▶ **Selection**
**********
Let's say, I would land a stick with a plasma grenade. Should be a kill right? A reward for my accuracy. But, unfortunately, if someone had Armor Lock, pressing it removed said plasma grenade, and granted 7 seconds of invisibility which is also enough time for shields to regenerate.

That's just one example, and I won't go into a ton of detail out of getting to far off topic it, but suffice it to say that in comparison to the other Armor Abilities, Armor Lock by far provided the most advantage. Unfortunately, it was also the one that slowed down gameplay the most, allowed HUGE mistakes to be countered, and was overall damaging to the experience.


There were arguments about nerfs, etc, but it always resulted in arguments similar to what I hear you say now: "If everyone has a chance to use it, is their own fault for being put at a disadvantage. If you truly think it is the best AA then why don't you use it?"
**********
▶ **Supplied material**
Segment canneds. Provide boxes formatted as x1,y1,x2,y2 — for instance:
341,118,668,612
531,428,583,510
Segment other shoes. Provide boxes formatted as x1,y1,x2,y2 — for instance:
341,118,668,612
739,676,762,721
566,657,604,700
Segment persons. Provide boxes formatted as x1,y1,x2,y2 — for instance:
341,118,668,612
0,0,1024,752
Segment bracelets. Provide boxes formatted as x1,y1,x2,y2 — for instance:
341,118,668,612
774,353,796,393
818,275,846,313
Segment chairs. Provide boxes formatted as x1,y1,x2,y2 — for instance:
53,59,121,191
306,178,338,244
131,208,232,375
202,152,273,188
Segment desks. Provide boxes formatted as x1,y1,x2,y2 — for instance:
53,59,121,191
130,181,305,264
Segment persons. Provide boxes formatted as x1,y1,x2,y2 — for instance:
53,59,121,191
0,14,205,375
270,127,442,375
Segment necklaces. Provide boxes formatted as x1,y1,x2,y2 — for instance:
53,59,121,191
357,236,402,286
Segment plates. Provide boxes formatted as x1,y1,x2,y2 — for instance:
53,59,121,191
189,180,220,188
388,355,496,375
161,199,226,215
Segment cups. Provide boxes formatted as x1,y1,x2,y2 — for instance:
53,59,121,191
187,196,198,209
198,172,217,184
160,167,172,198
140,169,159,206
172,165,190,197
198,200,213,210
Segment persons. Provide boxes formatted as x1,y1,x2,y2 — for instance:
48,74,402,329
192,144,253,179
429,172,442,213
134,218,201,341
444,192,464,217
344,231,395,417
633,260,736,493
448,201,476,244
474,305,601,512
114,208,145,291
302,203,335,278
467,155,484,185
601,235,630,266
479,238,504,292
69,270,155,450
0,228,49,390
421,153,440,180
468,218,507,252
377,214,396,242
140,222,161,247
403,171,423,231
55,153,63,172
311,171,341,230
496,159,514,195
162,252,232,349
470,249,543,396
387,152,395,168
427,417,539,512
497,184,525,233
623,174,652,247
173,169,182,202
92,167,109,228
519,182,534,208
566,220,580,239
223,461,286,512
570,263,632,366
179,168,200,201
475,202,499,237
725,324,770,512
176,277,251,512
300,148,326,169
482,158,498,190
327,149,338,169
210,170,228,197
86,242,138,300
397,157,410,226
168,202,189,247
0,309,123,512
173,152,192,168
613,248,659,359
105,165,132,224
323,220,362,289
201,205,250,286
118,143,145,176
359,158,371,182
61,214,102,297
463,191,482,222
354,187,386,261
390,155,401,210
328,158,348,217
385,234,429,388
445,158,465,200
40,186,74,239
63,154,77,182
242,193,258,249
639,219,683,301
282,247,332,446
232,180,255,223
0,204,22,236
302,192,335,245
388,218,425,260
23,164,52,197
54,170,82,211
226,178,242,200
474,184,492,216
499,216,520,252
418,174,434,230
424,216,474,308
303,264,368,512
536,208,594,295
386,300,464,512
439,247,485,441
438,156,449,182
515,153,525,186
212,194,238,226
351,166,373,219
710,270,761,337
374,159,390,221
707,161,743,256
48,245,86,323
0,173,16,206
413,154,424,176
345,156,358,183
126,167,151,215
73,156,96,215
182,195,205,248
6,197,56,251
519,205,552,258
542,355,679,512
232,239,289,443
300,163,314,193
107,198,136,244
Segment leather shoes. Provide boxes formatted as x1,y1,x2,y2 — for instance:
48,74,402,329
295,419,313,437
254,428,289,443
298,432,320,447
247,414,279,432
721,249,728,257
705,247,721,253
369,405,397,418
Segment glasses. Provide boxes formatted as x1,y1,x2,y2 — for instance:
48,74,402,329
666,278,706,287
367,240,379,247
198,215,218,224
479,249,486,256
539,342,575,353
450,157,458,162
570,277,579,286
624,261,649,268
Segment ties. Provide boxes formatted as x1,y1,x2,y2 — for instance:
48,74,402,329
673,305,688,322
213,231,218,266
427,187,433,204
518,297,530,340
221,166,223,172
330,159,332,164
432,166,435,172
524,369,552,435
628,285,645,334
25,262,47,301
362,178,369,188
**********
▶ **Actions to take**
A - According to the Armor Lock post, how many seconds of invisibility did pressing Armor Lock grant?
B - In the records, starting at the line that contains "Segment cups. Provide" and ending at the line that contains "198,200,213,210", write those lines out again with "cups" swapped for "mugs" and nothing else changed.

▶ **Expected outputs**
A - 7 seconds.

B -
Segment mugs. Provide boxes formatted as x1,y1,x2,y2 — for instance:
53,59,121,191
187,196,198,209
198,172,217,184
160,167,172,198
140,169,159,206
172,165,190,197
198,200,213,210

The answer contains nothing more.